▶ **SET TASK**
In the entries below, return everything from the line containing "Noting what is" down to the line containing "2532 inches", both of those lines included. Reproduce them word for word.

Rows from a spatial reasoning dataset
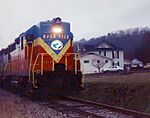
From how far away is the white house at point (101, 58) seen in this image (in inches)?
3014

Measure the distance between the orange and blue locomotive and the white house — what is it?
50.7 meters

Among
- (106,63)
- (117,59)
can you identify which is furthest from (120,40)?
(106,63)

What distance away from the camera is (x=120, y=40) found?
4961 inches

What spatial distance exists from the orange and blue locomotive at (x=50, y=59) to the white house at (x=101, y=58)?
5066 centimetres

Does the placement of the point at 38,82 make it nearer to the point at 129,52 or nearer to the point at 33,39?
the point at 33,39

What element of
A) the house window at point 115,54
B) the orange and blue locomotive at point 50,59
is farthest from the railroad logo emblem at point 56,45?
the house window at point 115,54

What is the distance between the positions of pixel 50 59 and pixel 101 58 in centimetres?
6466

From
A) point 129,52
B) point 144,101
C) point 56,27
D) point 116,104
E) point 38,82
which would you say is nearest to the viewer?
point 144,101

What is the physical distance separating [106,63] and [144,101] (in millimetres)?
71017

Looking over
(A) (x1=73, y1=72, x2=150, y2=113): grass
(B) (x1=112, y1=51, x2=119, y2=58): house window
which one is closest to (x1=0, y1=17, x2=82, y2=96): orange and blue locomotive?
(A) (x1=73, y1=72, x2=150, y2=113): grass

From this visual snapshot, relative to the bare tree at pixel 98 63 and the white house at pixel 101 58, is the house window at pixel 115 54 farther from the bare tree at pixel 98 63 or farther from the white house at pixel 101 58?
the bare tree at pixel 98 63

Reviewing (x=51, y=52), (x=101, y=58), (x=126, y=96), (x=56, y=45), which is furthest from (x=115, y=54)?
(x=126, y=96)

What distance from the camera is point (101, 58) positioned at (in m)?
82.1

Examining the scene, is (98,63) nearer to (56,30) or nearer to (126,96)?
(56,30)
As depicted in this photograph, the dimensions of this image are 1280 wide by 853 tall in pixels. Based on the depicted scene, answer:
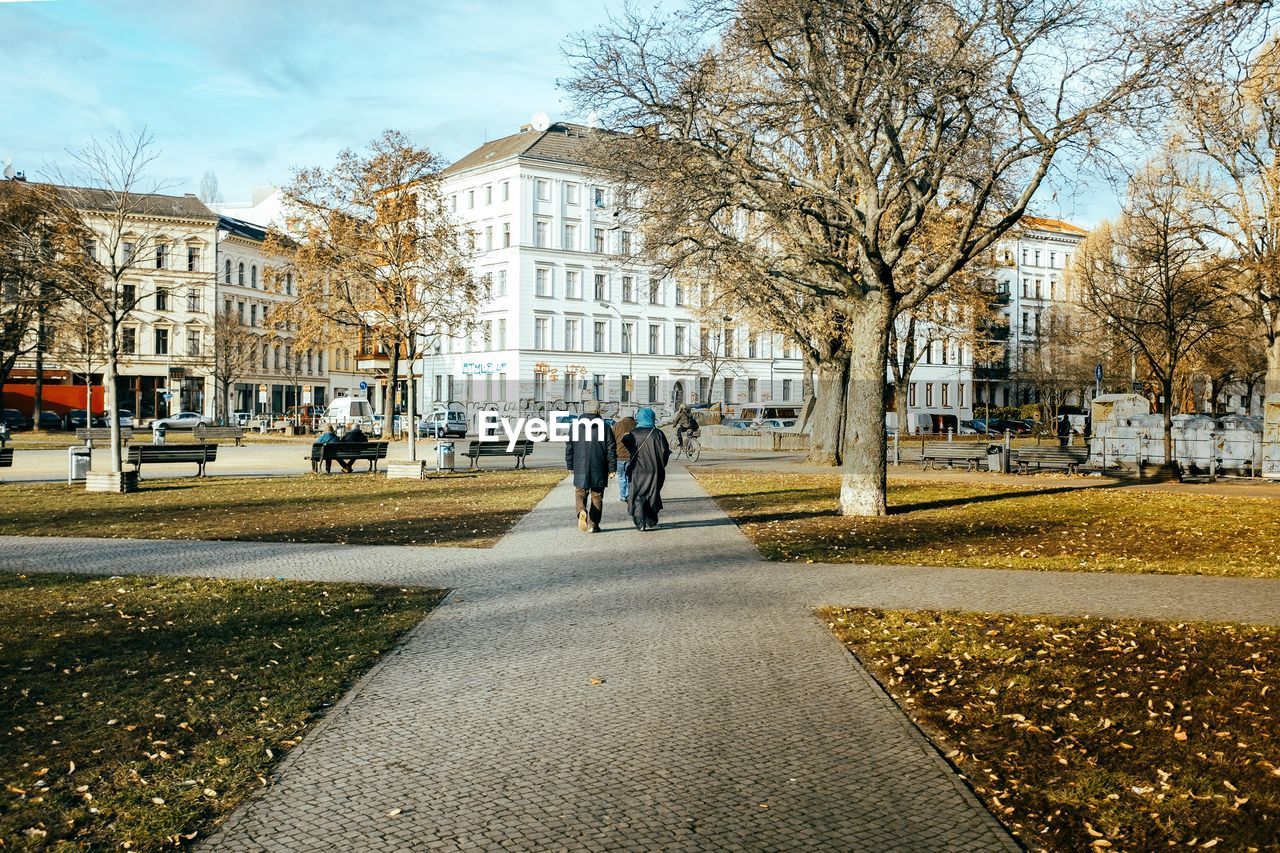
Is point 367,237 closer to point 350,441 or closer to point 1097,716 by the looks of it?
point 350,441

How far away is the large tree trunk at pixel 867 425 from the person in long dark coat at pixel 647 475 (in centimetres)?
376

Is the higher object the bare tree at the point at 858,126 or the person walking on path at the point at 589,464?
the bare tree at the point at 858,126

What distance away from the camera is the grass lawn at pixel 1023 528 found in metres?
13.4

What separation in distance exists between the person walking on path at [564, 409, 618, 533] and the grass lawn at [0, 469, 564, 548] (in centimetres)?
123

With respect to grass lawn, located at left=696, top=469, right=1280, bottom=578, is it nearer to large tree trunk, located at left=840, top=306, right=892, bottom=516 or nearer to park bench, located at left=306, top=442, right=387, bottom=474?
Result: large tree trunk, located at left=840, top=306, right=892, bottom=516

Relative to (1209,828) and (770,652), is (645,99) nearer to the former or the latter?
(770,652)

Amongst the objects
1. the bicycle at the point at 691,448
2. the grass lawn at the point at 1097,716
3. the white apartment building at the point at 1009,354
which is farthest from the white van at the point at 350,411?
the grass lawn at the point at 1097,716

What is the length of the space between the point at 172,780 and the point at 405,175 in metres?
43.6

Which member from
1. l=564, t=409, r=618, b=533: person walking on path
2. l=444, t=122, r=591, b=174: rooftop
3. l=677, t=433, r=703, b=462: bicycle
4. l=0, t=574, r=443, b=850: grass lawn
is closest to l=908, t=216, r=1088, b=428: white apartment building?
l=444, t=122, r=591, b=174: rooftop

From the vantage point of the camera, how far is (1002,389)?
102000 mm

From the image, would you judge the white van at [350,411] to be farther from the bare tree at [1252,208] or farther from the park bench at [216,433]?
the bare tree at [1252,208]

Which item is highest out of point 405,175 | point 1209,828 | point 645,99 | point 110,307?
point 405,175

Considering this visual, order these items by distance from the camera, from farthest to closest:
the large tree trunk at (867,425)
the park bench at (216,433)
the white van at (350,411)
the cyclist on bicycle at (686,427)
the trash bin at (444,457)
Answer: the white van at (350,411)
the park bench at (216,433)
the cyclist on bicycle at (686,427)
the trash bin at (444,457)
the large tree trunk at (867,425)

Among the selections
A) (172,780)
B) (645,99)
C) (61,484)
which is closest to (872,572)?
(172,780)
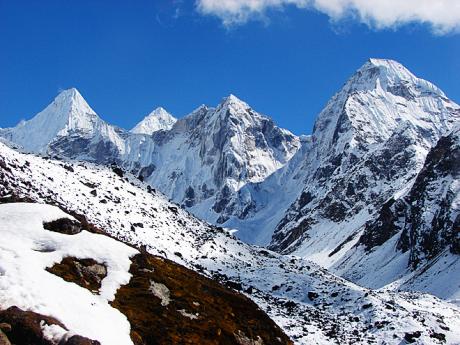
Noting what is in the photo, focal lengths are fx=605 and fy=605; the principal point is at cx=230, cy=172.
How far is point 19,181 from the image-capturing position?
2532 inches

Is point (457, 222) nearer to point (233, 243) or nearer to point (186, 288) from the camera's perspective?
point (233, 243)

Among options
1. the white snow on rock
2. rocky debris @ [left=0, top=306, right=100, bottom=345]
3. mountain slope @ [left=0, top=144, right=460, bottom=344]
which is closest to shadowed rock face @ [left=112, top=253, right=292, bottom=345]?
the white snow on rock

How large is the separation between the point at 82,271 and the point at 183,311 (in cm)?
539

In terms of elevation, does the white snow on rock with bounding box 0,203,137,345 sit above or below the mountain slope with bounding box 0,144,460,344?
below

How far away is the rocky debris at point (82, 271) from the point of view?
82.6ft

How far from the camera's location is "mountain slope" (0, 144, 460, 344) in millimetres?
55791

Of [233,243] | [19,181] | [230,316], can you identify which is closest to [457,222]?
[233,243]

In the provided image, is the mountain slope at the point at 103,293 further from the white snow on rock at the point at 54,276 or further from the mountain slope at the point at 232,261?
the mountain slope at the point at 232,261

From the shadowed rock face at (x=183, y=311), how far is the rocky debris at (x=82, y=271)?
3.85 ft

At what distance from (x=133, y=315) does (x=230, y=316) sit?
788 cm

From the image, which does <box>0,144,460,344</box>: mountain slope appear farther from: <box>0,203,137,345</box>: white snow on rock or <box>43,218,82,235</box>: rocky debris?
<box>0,203,137,345</box>: white snow on rock

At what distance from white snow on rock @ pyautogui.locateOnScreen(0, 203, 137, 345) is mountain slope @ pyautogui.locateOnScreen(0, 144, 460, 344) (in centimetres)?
1351

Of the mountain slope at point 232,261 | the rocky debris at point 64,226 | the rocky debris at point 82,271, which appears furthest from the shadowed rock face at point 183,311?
the mountain slope at point 232,261

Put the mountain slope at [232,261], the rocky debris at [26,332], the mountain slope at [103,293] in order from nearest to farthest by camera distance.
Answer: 1. the rocky debris at [26,332]
2. the mountain slope at [103,293]
3. the mountain slope at [232,261]
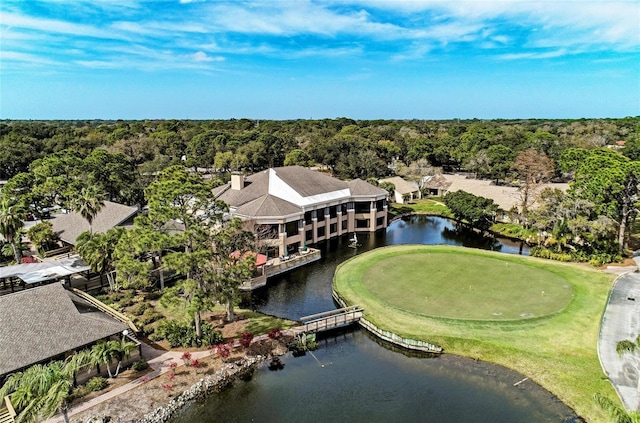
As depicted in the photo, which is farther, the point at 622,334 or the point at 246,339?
the point at 622,334

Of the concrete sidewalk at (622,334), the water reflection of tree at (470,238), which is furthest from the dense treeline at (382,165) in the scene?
the concrete sidewalk at (622,334)

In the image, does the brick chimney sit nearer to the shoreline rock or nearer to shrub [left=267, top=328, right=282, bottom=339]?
shrub [left=267, top=328, right=282, bottom=339]

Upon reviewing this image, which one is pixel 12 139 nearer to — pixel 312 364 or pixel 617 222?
pixel 312 364

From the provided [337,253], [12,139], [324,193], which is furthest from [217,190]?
[12,139]

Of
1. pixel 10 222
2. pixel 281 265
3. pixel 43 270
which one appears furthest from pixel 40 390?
pixel 281 265

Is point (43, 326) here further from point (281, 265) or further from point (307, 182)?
point (307, 182)
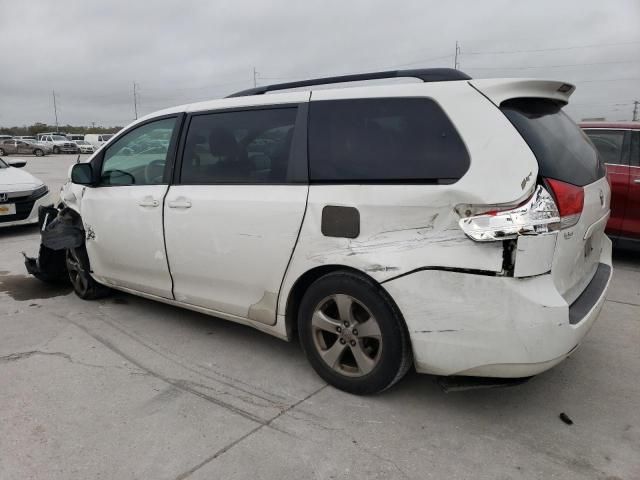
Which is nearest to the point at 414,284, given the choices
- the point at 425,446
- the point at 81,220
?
the point at 425,446

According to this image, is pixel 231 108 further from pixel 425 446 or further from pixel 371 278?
pixel 425 446

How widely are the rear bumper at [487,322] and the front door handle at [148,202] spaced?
1948 mm

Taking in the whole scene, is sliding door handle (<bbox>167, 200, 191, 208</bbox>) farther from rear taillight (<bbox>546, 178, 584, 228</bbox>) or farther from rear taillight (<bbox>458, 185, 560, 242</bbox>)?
rear taillight (<bbox>546, 178, 584, 228</bbox>)

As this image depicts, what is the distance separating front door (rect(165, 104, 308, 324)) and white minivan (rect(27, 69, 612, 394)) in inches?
0.4

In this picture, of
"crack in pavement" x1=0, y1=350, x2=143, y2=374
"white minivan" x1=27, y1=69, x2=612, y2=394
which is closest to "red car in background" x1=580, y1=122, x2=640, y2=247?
"white minivan" x1=27, y1=69, x2=612, y2=394

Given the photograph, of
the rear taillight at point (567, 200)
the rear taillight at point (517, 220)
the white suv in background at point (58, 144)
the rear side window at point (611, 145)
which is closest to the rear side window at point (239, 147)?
the rear taillight at point (517, 220)

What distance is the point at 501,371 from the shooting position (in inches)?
94.0

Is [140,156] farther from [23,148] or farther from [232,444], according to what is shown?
[23,148]

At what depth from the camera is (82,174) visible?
4.07m

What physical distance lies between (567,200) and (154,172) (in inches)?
111

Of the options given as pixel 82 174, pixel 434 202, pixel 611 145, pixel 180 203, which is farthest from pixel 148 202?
pixel 611 145

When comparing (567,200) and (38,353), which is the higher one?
(567,200)

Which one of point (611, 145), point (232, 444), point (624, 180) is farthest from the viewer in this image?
point (611, 145)

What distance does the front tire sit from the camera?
260 centimetres
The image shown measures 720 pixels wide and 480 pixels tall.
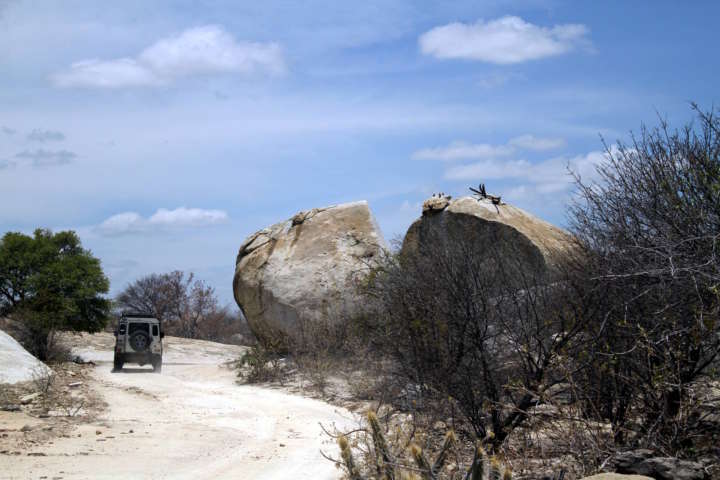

▶ **COMPLETED EXERCISE**
Noting what is in the photo, focal lengths are fx=605 and fy=605; the principal point is at cx=230, cy=172.
How far is point 19,181 from the image-capturing position?
2532 inches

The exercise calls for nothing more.